Daniele Scalea, Direttore generale dell’Isag (Istituto di alti studi in geopolitica e scienze ausiliarie), è intervenuto ai microfoni della trasmissione “Il mondo è piccolo”, condotta da Fabio Stefanelli su Radio Cusano Campus, emittente dell’Università Niccolò Cusano per parlare degli attentati di Bruxelles.
“Abbiamo chiuso gli occhi su quelle periferie dove l’Islam radicava il suo aspetto più violento -ha affermato Scalea in merito agli attacchi nella capitale belga-. In nome del multiculturalismo e della tolleranza verso l’altro, valori senza dubbio positivi, siamo arrivati a distorcere la realtà sotto ai nostri occhi.
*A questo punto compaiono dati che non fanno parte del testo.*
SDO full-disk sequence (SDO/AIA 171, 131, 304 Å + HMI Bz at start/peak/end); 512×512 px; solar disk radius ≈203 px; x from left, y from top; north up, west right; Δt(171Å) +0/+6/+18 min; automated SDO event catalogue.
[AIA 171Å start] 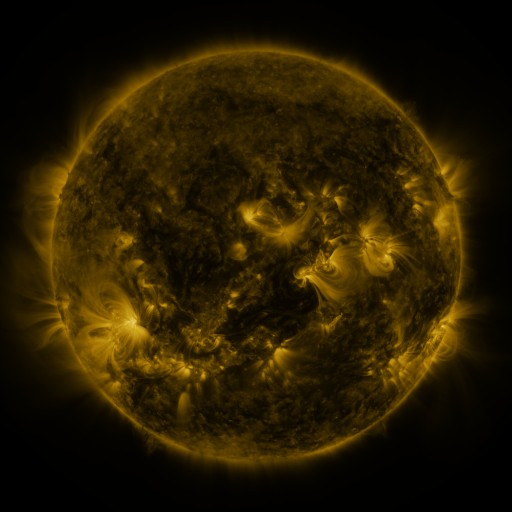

Di fronte all’emergere del terrorismo nel mondo islamico, si è teso a considerare inaccettabili i messaggi di quelli che denunciavano il problema, volendo credere che si trattasse solo di un piccolo manipolo di fanatici in terre lontane e che l’estremismo non potesse trovare terreno fertile in Europa”.
“Nei paesi islamici -ha aggiunto Scalea-, chi ha una visione radicale, oltre a non distinguersi troppo dal resto della società e a sentirsi per questo meno alienato, si impegna maggiormente in una chiave politica magari anche clandestina e violenta, però interna al Paese. Da noi invece il radicalizzato tende ad avere una prima fase in cui lascia il suo Paese e va a combattere laddove vede la terra del suo ideale, come Siria e Iraq, e poi vi fa ritorno per colpire che considera nemico. La presenza dell’Isis e dei suoi campi d’addestramento dà una dimensione di professionismo al tutto. Ma la base che permette però allo Stato Islamico di agire in Europa è il consenso che in termini assoluti è sufficiente a fare danni enormi. E questo consenso poggia ovviamente sul disagio sociale. Si tende a diventare più estremisti e più nichilisti quanto meno si ha da perdere”.
“Nel caso dell’Italia non abbiamo gli stessi fattori di rischio rispetto a Paesi come Francia e Gran Bretagna -ha spiegato Scalea-. Quello che sfugge è che non sempre i fiancheggiatori dei terroristi sono dei fanatici dell’Isis, anzi a volte sono persone che lo disprezzano e lo odiano. Ma in alcuni casi entra in gioco un legame familiare che c’è nelle società di origine che, a differenza della nostra società, è rimasto molto forte e nel momento dell’emigrazione è diventato ancora più solido, perchè è diventata più forte la necessità di appoggiarsi l’uno con l’altro. Poi c’è anche una dimensione di persone che, pur non essendo estremiste, si sentono più vicine all’Isis piuttosto che ai governi laici dei Paesi europei. Questo fa sì che pur sapendo che i terroristi stanno facendo qualcosa di sbagliato, non hanno la volontà di collaborare con le forze dell’ordine per fermarli”.